TRAVAIL À FAIRE >>
A. Selon le texte sur l'inclusion scolaire, quel poste occupe Laura Mekaelian ?
B. Recopiez le passage du texte sur l'inclusion scolaire en commençant par « De son côté, Laura » et en allant jusqu'à « de l’inclusion opère. », en remplaçant « équipes pédagogiques » par « équipes enseignantes ».

TEXTE SOURCE >>
☆ ☆ ☆ ☆ ☆ ☆ ☆

Malgré ces avancées, de nombreuses difficultés persistent. Le manque de formation des enseignants est régulièrement pointé du doigt, tout comme la lenteur administrative des décisions d’accompagnement. Pour Charles Rozoy, champion paralympique, ancien conseiller éducation et emploi de la Ministre chargée des personnes handicapées, le principal frein reste la perception de la différence : "Cette loi incarne une volonté de changement avec un axe fort : le respect des droits et des personnes en situation de handicap. Plein de choses doivent encore évoluer mais une loi ne peut pas changer le problème de fond d'une société qui n'accepte pas la différence." Même son de cloche pour Véronique Poutoux qui interroge "On veut une école inclusive mais notre société l’est-elle ? Entre une école élitiste et une école pour tous on veut quoi ? L'enjeu : accompagner les enseignants pour qu'ils puissent anticiper les obstacles à l'apprentissage."
Un cadre à repenser pour une inclusion réelle
La loi de 2005 a posé des bases solides, mais elle se heurte aujourd’hui à un cadre normatif rigide comme le souligne Marie-Anne Montchamp : "Le référentiel pour l'école qui s'impose à nous laisse beaucoup d'enfants sur le bord de la route. Il ne faut pas avoir peur de proposer des modèles alternatifs, d'écoles refondées. Un projet politique doit interroger ces référentiels, pour déplacer les curseurs." Une idée partagée par Nathalie Tretiakow, adjointe au Secrétaire général de l'Enseignement catholique, pour qui l’école française est historiquement conçue comme un système de sélection, ce qui complique l’intégration des élèves les plus fragiles. Selon elle, il ne suffit pas d’ajouter des dispositifs, il faut repenser en profondeur la structure même de l’école pour qu’elle devienne réellement inclusive.
De son côté, Laura Mekaelian, enseignante en zone prioritaire, insiste sur l’importance du lien humain. Pour elle, l’inclusion ne repose pas uniquement sur des textes, mais aussi sur l’engagement des équipes pédagogiques à accompagner chaque élève selon ses besoins spécifiques. C’est dans ces moments d’échange et de compréhension que la véritable magie de l’inclusion opère.
L'apport de la loi de 2005 « pour l’égalité des droits et des chances, la participation et la citoyenneté des personnes handicapées » - explications 👇
« Le soin envers les plus fragiles : un hymne à la dignité humaine » : le regard de Philippe Delorme, Secrétaire général de l'Enseignement catholique👇

Et après ?
Vingt ans après son adoption, si la loi de 2005 montre certaines limites elle reste néanmoins un socle essentiel pour l’avenir de l’inclusion en France. Si la volonté politique et les avancées législatives sont là, leur application reste inégale et perfectible. L’enjeu des prochaines années sera donc de simplifier les démarches, de renforcer la formation des enseignants et de poursuivre la transformation des mentalités. "Prenons le temps de révéler les pépites d'innovations qui vivent dans nos établissements. Le mouvement part du local pour chercher et construire des réponses mais il faut que le national et le politique aident ce mouvement là par un accompagnement adapté" conclut Nathalie Tretiakow.

☆ ☆ ☆ ☆ ☆ ☆ ☆

DOCUMENTS FOURNIS >>
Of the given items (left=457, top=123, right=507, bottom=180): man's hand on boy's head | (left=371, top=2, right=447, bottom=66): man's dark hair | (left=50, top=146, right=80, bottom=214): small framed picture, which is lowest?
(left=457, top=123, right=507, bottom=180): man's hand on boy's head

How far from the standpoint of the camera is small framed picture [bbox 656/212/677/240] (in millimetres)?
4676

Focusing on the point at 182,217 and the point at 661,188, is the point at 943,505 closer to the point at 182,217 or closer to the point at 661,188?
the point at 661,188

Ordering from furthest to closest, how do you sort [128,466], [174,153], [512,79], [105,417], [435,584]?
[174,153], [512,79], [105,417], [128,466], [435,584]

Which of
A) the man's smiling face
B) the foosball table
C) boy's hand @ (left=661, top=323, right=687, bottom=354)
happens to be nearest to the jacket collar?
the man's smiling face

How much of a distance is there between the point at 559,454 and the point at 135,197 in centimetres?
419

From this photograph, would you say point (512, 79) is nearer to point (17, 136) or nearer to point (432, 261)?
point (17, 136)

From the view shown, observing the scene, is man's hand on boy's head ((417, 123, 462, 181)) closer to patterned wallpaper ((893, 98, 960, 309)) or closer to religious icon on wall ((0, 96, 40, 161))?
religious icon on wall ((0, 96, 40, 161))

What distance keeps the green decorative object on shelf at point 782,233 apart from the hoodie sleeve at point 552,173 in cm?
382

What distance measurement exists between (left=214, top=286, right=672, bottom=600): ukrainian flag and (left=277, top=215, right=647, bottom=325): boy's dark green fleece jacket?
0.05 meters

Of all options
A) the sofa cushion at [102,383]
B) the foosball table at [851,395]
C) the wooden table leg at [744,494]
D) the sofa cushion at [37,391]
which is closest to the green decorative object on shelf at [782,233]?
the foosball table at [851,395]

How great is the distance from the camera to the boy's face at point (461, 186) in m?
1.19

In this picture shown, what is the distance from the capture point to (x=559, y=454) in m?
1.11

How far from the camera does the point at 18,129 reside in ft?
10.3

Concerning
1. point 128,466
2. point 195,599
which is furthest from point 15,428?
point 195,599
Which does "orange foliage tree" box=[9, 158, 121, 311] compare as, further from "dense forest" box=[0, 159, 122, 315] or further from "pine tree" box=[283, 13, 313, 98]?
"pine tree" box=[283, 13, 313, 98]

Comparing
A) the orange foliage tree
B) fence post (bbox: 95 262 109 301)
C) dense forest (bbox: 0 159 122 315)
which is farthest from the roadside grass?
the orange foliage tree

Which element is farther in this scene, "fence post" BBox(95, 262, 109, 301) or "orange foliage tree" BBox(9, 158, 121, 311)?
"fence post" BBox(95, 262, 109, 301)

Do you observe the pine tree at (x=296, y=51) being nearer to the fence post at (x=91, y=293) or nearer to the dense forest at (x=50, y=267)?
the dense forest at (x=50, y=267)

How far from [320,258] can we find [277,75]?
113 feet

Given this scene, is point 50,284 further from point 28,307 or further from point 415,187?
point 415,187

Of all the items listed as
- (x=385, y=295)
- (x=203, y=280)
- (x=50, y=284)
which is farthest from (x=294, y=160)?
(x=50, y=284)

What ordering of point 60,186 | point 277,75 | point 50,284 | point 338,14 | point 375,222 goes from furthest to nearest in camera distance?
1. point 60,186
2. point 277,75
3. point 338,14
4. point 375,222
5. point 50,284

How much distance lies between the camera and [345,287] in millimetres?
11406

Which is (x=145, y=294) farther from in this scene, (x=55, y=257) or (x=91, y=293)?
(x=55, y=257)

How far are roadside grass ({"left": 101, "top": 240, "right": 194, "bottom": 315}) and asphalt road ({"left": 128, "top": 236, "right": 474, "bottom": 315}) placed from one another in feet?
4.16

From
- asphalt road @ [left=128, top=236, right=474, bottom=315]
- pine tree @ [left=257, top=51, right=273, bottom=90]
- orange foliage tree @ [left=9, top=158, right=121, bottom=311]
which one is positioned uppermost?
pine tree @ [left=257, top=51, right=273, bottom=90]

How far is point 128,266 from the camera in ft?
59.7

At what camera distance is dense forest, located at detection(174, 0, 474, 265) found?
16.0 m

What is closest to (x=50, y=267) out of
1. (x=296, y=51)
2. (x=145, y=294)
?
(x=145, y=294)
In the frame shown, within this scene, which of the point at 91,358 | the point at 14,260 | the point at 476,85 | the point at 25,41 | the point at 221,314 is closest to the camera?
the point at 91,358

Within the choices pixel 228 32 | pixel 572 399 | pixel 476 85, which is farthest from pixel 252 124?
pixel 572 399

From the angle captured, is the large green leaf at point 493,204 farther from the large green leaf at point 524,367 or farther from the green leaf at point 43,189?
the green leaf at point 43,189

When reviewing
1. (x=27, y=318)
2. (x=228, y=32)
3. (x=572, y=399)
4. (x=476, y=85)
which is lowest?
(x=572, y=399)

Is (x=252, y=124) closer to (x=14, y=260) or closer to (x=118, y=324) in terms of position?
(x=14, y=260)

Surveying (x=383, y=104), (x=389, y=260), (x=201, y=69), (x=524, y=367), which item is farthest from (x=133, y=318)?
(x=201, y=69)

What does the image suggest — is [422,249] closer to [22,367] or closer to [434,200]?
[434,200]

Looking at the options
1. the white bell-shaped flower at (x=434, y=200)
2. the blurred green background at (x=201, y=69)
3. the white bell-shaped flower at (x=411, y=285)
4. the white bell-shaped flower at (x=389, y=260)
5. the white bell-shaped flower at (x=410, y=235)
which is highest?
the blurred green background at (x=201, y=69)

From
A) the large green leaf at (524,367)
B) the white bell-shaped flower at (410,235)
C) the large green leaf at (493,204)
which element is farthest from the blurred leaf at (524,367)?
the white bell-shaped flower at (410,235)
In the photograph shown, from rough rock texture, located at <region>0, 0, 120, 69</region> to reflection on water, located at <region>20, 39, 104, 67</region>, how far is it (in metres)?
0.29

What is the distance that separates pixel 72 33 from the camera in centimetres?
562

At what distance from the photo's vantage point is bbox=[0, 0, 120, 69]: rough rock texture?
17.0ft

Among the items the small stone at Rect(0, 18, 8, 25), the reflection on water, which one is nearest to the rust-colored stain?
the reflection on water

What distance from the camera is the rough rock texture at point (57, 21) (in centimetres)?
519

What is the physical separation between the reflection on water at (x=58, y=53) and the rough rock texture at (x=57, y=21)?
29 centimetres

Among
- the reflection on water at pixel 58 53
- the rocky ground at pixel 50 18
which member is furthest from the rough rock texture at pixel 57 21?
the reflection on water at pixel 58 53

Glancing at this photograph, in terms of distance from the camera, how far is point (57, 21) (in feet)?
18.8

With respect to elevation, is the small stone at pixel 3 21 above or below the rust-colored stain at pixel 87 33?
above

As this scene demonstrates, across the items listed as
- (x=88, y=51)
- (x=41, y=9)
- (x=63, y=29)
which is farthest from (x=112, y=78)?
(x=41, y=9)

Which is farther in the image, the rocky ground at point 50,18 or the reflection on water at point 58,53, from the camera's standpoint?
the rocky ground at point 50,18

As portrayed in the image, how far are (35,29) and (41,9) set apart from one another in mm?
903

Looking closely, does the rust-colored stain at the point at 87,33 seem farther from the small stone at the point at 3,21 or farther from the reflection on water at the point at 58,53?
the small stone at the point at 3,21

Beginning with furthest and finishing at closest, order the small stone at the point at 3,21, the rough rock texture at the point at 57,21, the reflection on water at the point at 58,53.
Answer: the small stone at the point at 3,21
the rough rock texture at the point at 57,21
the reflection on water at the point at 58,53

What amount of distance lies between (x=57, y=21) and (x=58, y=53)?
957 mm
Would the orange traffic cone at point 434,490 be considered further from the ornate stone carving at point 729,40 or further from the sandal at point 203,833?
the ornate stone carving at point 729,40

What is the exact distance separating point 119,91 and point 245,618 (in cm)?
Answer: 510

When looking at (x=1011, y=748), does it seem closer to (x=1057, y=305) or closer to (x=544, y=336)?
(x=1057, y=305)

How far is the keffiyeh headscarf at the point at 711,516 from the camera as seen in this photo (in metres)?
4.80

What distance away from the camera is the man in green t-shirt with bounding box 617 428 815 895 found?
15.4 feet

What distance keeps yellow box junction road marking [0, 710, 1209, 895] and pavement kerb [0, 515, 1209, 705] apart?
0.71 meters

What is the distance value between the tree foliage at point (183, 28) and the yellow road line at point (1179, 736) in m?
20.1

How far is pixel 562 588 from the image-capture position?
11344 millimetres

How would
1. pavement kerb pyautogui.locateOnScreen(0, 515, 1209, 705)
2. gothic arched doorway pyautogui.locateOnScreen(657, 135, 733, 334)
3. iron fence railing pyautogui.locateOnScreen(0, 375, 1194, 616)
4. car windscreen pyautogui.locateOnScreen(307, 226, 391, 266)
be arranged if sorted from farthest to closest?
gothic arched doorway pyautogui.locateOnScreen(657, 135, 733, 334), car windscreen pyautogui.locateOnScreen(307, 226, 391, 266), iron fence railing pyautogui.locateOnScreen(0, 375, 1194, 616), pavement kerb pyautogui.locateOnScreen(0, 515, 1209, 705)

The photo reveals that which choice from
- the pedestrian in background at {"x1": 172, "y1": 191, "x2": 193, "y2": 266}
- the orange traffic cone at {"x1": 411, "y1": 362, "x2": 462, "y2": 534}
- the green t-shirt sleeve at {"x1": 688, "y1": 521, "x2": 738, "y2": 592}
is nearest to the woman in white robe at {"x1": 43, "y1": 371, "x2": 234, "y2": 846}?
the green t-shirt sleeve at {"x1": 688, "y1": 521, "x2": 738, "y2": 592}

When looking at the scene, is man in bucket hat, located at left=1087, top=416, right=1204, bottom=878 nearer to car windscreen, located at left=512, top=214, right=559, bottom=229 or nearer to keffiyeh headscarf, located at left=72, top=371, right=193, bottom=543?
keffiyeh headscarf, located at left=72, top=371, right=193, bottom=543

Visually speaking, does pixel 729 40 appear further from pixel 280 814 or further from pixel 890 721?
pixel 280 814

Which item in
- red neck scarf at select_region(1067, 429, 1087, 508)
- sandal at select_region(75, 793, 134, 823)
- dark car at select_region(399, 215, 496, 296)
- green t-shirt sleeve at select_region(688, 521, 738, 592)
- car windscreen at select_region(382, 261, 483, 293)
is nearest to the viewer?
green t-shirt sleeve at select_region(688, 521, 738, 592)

☆ ☆ ☆ ☆ ☆ ☆ ☆

CORRIGÉ >>
A. Elle est enseignante en zone prioritaire.

B.
De son côté, Laura Mekaelian, enseignante en zone prioritaire, insiste sur l’importance du lien humain. Pour elle, l’inclusion ne repose pas uniquement sur des textes, mais aussi sur l’engagement des équipes enseignantes à accompagner chaque élève selon ses besoins spécifiques. C’est dans ces moments d’échange et de compréhension que la véritable magie de l’inclusion opère.